Saved data entries:
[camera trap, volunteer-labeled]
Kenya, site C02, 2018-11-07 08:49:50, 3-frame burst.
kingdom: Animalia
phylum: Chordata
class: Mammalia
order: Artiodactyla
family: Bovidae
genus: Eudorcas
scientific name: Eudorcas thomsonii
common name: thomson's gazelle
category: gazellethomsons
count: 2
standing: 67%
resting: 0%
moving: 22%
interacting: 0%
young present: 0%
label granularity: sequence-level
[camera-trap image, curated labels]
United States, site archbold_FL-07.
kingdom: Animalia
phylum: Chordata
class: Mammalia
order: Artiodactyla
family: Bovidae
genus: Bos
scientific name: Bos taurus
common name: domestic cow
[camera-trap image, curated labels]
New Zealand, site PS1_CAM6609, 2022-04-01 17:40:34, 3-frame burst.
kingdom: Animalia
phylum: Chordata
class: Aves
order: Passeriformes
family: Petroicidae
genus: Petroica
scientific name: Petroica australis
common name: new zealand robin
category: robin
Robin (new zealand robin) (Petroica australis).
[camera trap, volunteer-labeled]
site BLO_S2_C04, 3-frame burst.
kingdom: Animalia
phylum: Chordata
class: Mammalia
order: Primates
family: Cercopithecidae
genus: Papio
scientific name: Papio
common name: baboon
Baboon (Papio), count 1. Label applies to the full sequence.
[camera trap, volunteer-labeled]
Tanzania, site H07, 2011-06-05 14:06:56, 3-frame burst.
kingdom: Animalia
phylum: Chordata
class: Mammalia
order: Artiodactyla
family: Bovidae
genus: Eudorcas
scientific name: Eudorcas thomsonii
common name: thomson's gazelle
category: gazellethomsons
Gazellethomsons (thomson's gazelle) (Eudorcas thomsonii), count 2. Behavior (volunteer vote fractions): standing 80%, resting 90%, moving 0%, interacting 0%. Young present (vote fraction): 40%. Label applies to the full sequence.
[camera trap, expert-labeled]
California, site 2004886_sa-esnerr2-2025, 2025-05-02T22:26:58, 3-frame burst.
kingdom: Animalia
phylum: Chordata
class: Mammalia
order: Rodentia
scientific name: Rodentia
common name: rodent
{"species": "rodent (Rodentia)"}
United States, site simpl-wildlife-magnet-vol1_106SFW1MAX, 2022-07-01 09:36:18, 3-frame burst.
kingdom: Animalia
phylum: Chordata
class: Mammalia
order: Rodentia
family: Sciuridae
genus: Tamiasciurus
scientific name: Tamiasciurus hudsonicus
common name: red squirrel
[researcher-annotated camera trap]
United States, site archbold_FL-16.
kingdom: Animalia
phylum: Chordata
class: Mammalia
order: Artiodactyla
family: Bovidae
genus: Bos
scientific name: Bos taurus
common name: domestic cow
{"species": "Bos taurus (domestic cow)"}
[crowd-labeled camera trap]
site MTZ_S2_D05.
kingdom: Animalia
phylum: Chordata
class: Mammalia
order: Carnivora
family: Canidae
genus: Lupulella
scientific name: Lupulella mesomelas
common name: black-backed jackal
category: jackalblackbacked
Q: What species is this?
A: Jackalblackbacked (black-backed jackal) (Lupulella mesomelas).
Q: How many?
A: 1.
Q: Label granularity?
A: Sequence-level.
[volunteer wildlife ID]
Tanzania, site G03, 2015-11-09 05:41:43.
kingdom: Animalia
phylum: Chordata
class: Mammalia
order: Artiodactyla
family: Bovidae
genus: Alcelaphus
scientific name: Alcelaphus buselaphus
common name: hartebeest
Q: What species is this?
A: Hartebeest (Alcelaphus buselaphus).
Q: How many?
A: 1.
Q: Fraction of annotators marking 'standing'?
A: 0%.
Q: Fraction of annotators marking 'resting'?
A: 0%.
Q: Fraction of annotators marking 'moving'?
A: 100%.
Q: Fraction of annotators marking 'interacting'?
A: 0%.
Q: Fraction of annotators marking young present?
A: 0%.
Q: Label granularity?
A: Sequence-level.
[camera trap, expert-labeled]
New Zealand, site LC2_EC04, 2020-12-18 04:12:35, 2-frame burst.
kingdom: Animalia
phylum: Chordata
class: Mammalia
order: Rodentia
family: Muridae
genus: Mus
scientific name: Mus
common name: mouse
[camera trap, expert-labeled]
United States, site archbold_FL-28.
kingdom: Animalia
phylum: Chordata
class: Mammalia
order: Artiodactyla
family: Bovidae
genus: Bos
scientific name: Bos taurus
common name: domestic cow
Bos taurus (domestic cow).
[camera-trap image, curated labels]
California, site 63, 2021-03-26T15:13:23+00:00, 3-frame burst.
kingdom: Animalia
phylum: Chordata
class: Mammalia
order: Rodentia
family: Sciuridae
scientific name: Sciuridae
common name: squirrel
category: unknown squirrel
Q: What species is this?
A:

Your goal: Each record above has to be set down again, exactly and completely.

Answer below:
[camera trap, volunteer-labeled]
Kenya, site C02, 2018-11-07 08:49:50, 3-frame burst.
kingdom: Animalia
phylum: Chordata
class: Mammalia
order: Artiodactyla
family: Bovidae
genus: Eudorcas
scientific name: Eudorcas thomsonii
common name: thomson's gazelle
category: gazellethomsons
count: 2
standing: 67%
resting: 0%
moving: 22%
interacting: 0%
young present: 0%
label granularity: sequence-level
[camera-trap image, curated labels]
United States, site archbold_FL-07.
kingdom: Animalia
phylum: Chordata
class: Mammalia
order: Artiodactyla
family: Bovidae
genus: Bos
scientific name: Bos taurus
common name: domestic cow
[camera-trap image, curated labels]
New Zealand, site PS1_CAM6609, 2022-04-01 17:40:34, 3-frame burst.
kingdom: Animalia
phylum: Chordata
class: Aves
order: Passeriformes
family: Petroicidae
genus: Petroica
scientific name: Petroica australis
common name: new zealand robin
category: robin
Robin (new zealand robin) (Petroica australis).
[camera trap, volunteer-labeled]
site BLO_S2_C04, 3-frame burst.
kingdom: Animalia
phylum: Chordata
class: Mammalia
order: Primates
family: Cercopithecidae
genus: Papio
scientific name: Papio
common name: baboon
Baboon (Papio), count 1. Label applies to the full sequence.
[camera trap, volunteer-labeled]
Tanzania, site H07, 2011-06-05 14:06:56, 3-frame burst.
kingdom: Animalia
phylum: Chordata
class: Mammalia
order: Artiodactyla
family: Bovidae
genus: Eudorcas
scientific name: Eudorcas thomsonii
common name: thomson's gazelle
category: gazellethomsons
Gazellethomsons (thomson's gazelle) (Eudorcas thomsonii), count 2. Behavior (volunteer vote fractions): standing 80%, resting 90%, moving 0%, interacting 0%. Young present (vote fraction): 40%. Label applies to the full sequence.
[camera trap, expert-labeled]
California, site 2004886_sa-esnerr2-2025, 2025-05-02T22:26:58, 3-frame burst.
kingdom: Animalia
phylum: Chordata
class: Mammalia
order: Rodentia
scientific name: Rodentia
common name: rodent
{"species": "rodent (Rodentia)"}
United States, site simpl-wildlife-magnet-vol1_106SFW1MAX, 2022-07-01 09:36:18, 3-frame burst.
kingdom: Animalia
phylum: Chordata
class: Mammalia
order: Rodentia
family: Sciuridae
genus: Tamiasciurus
scientific name: Tamiasciurus hudsonicus
common name: red squirrel
[researcher-annotated camera trap]
United States, site archbold_FL-16.
kingdom: Animalia
phylum: Chordata
class: Mammalia
order: Artiodactyla
family: Bovidae
genus: Bos
scientific name: Bos taurus
common name: domestic cow
{"species": "Bos taurus (domestic cow)"}
[crowd-labeled camera trap]
site MTZ_S2_D05.
kingdom: Animalia
phylum: Chordata
class: Mammalia
order: Carnivora
family: Canidae
genus: Lupulella
scientific name: Lupulella mesomelas
common name: black-backed jackal
category: jackalblackbacked
Q: What species is this?
A: Jackalblackbacked (black-backed jackal) (Lupulella mesomelas).
Q: How many?
A: 1.
Q: Label granularity?
A: Sequence-level.
[volunteer wildlife ID]
Tanzania, site G03, 2015-11-09 05:41:43.
kingdom: Animalia
phylum: Chordata
class: Mammalia
order: Artiodactyla
family: Bovidae
genus: Alcelaphus
scientific name: Alcelaphus buselaphus
common name: hartebeest
Q: What species is this?
A: Hartebeest (Alcelaphus buselaphus).
Q: How many?
A: 1.
Q: Fraction of annotators marking 'standing'?
A: 0%.
Q: Fraction of annotators marking 'resting'?
A: 0%.
Q: Fraction of annotators marking 'moving'?
A: 100%.
Q: Fraction of annotators marking 'interacting'?
A: 0%.
Q: Fraction of annotators marking young present?
A: 0%.
Q: Label granularity?
A: Sequence-level.
[camera trap, expert-labeled]
New Zealand, site LC2_EC04, 2020-12-18 04:12:35, 2-frame burst.
kingdom: Animalia
phylum: Chordata
class: Mammalia
order: Rodentia
family: Muridae
genus: Mus
scientific name: Mus
common name: mouse
[camera trap, expert-labeled]
United States, site archbold_FL-28.
kingdom: Animalia
phylum: Chordata
class: Mammalia
order: Artiodactyla
family: Bovidae
genus: Bos
scientific name: Bos taurus
common name: domestic cow
Bos taurus (domestic cow).
[camera-trap image, curated labels]
California, site 63, 2021-03-26T15:13:23+00:00, 3-frame burst.
kingdom: Animalia
phylum: Chordata
class: Mammalia
order: Rodentia
family: Sciuridae
scientific name: Sciuridae
common name: squirrel
category: unknown squirrel
Q: What species is this?
A:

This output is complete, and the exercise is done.